Terminally ill Briton urges law change as he prepares to end life at Dignitas

Updated

A terminally ill man has called for a change to the UK law on assisted dying as he prepared to end his life at a Swiss clinic.

Bob Cole, 68, will commit suicide at 2pm at the Dignitas euthanasia unit around 18 months after watching his wife Ann Hall do the same.

Mr Cole, who suffers an aggressive form of lung cancer called mesothelioma, said he was "taking a stand" and urged politicians to review the law, which makes it illegal for others to encourage or assist someone trying to take their own life.

He told The Sun: "I should be able to die with dignity in my own country, in my own bed. The law needs to change. How do you change the law? People have got to take a stand. So that's what I'm doing today.

"I saw Ann die and a year later to be faced with the same decision yourself is quite the double whammy.
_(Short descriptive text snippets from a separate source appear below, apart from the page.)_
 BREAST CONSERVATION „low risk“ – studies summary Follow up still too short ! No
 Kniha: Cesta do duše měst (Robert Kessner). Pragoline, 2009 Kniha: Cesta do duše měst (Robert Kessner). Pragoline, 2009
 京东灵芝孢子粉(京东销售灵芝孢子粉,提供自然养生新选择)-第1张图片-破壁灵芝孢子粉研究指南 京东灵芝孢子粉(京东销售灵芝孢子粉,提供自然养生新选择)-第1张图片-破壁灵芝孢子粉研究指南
I had just started to pick myself up when I fell ill."

According to the paper, the former carpenter from Chester spent £12,000 on the trip.
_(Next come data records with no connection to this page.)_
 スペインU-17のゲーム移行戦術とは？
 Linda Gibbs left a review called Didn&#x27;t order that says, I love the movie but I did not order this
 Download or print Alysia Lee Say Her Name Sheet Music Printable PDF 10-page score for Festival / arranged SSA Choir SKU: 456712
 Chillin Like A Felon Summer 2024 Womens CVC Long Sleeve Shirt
Mr Cole said his cancer had seen him bent double, "crouching like an animal", adding: "That's no life."

In asking MPs to be "sympathetic", he told the paper: "The politicians need to have the guts to change this law. Just bite the bullet. Accept that the British public want this change. If they don't it will be forced upon them because the public feeling is overwhelming."

His wife, Ann, 67, who suffered from progressive supranuclear palsy, chose to die in February last year, in a process Mr Cole called "graceful".